加筆修正したポイントは以下のとおりだ。 
  1.  ニールセン・ネットレイティングス社の新しい定義に基づき、利用者を訪問者、利用時間を訪問時間と変更した。
  2.  特定期間(2010年12月〜2011年10月)におけるmixi訪問者数は、外部「イイネ」URLを除外した参考値を正しいデータと推定し、それに基づく考察に変更した。
 
 
 

 

訪問数でいくと、mixiが前月比57%となる838万人と大きく減少したことがもっとも大きな変化となる。これはmixiの訪問数の集計方法が変更されたことによるもので、ニールセン調査を取り扱うネットレイティングス社は次のようにコメントしている。

 

2011年10月データよりmixi(ペアレント、ブランド、チャネル、ドメイン等)に含まれていた集計対象外URLを集計対象外処理いたしました。集計対象外処理とは、視聴率の集計に算入すべきでないURLを排除することであり、今回はインターネットユーザーがmixi以外の外部サイトでmixiの「イイネ!」ボタンを押した際にリクエストされるmixiドメインのURLを集計対象外にしました。これは、外部サイトでmixiの「イイネ!」ボタンを押しただけで、実際にmixiサイトを視聴しなかったからです。なお、Facebook他の外部「いいね!」ボタンに関しても同様の調査を致しましたが、弊社の視聴率にはこれらのボタンを押した際にリクエストされるURLは集計に含まれておりません。 (ネットレイティングス株式会社 広報より)

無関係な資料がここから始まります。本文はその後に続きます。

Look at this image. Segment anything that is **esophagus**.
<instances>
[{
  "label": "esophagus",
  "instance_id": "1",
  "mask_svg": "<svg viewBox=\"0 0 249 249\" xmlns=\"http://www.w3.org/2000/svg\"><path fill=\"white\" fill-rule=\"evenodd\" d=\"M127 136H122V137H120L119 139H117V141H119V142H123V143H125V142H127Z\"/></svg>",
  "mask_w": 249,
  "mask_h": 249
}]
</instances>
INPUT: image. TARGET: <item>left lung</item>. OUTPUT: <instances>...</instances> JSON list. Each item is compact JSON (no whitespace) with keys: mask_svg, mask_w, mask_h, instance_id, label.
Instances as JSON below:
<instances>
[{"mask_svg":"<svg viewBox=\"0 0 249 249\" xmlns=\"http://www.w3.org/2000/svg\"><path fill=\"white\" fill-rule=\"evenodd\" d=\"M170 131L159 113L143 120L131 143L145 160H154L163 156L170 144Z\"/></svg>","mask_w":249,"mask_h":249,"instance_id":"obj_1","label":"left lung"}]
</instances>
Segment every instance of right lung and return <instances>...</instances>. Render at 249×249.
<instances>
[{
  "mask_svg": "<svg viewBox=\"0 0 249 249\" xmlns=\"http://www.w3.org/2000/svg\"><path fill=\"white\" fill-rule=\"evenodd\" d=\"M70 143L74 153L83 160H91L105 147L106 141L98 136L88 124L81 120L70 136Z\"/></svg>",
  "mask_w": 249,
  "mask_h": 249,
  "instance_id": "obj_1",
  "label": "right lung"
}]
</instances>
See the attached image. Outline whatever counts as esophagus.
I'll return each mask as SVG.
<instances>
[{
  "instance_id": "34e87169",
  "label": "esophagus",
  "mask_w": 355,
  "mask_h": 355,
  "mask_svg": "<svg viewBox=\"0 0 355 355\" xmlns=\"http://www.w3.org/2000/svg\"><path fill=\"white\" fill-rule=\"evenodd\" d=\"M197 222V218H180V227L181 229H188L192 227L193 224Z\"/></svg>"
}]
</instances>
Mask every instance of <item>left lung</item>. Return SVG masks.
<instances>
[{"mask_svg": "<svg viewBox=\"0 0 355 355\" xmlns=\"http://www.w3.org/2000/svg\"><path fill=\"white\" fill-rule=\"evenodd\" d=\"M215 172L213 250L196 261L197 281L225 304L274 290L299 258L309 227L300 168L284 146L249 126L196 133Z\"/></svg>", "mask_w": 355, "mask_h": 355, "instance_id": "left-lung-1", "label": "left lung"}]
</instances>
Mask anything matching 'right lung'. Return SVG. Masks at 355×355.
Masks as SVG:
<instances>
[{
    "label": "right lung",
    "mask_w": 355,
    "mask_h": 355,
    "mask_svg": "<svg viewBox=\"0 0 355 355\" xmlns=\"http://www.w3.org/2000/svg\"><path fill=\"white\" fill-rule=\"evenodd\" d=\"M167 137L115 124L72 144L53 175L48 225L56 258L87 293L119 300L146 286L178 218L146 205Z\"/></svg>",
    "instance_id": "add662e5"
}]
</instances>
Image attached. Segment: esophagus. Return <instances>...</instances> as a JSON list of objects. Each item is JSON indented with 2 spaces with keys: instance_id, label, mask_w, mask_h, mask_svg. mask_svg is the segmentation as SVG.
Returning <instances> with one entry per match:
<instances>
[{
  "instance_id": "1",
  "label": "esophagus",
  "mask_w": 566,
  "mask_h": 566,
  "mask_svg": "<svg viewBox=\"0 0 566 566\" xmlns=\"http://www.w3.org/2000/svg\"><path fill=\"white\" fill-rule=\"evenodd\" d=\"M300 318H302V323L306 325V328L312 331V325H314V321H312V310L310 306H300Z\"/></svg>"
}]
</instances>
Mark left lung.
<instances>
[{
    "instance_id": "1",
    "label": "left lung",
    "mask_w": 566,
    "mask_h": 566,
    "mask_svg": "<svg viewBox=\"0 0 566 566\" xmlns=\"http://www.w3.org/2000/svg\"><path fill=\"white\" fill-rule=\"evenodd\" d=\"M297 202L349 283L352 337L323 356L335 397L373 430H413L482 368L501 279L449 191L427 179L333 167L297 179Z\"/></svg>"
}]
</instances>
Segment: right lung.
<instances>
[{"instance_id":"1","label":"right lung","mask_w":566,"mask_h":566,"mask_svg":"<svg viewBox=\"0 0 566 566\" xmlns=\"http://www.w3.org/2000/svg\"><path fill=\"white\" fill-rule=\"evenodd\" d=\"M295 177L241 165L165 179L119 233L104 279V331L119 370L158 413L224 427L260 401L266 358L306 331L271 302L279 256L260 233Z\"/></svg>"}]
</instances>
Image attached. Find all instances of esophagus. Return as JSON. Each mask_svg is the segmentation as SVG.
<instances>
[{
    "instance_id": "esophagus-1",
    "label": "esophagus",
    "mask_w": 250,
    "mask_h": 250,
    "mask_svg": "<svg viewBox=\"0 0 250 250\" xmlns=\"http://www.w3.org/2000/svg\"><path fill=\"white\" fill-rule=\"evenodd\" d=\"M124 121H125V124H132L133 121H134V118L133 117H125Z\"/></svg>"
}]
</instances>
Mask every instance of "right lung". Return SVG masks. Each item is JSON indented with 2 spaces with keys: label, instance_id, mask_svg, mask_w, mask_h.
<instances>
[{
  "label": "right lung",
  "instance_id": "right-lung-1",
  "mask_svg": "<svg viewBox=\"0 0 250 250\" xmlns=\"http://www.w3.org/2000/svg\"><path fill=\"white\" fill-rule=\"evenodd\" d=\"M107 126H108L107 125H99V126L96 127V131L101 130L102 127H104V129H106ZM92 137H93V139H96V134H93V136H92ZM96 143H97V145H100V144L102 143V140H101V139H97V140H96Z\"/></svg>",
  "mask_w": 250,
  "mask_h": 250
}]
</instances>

つまり、今までmixiの推定訪問数には外部サイトから「イイネ!」ボタンを押した訪問も含まれていたとのこと、今月それらを除外したことで集計値が大幅ダウンとなった。TwitterとFacebookはほぼ横ばいとなったが、mixiが減少したことにより、両者がmixiを一気に逆転する形となった。あくまでPCベースの集計値であり、携帯からのアクセスは含まれていないが、Facebookの訪問数はmixiをはじめて上回ることになる。さらに詳細な変更内容についてはニールセン・ネットレイティングス社の「最新SNS利用動向レポート」をご覧いただきたい。

 

依然として平均訪問時間はmixiが圧倒的に長い数値を示している点は注目したい。一方でGoogle+は、9月21日の一般公開の勢いを維持することはできず、2ヶ月目にして早くも減少に転じた。また、平均訪問時間が極端に短いことから、登録後の利用がすすんでいない状況が見受けられる。Twitter訪問者数には専用クライアント(TweetDeck, Hootsuite等)のアクセスは含まれていないため、実際のユーザー数はもう少し多い。参考までに、Twitter社のブログによると、Twitter.comユーザーは全Twitterユーザーの約78%とのこと。この数値を単純に適用すると、10月度のTwitterユーザーは約1866万人、対PCネット人口に対するリーチ率で29.7%となる。

 

ただし、このデータはあくまでPCを前提とした訪問者数(下図の①)である。そのため以下の点に注意する必要がある。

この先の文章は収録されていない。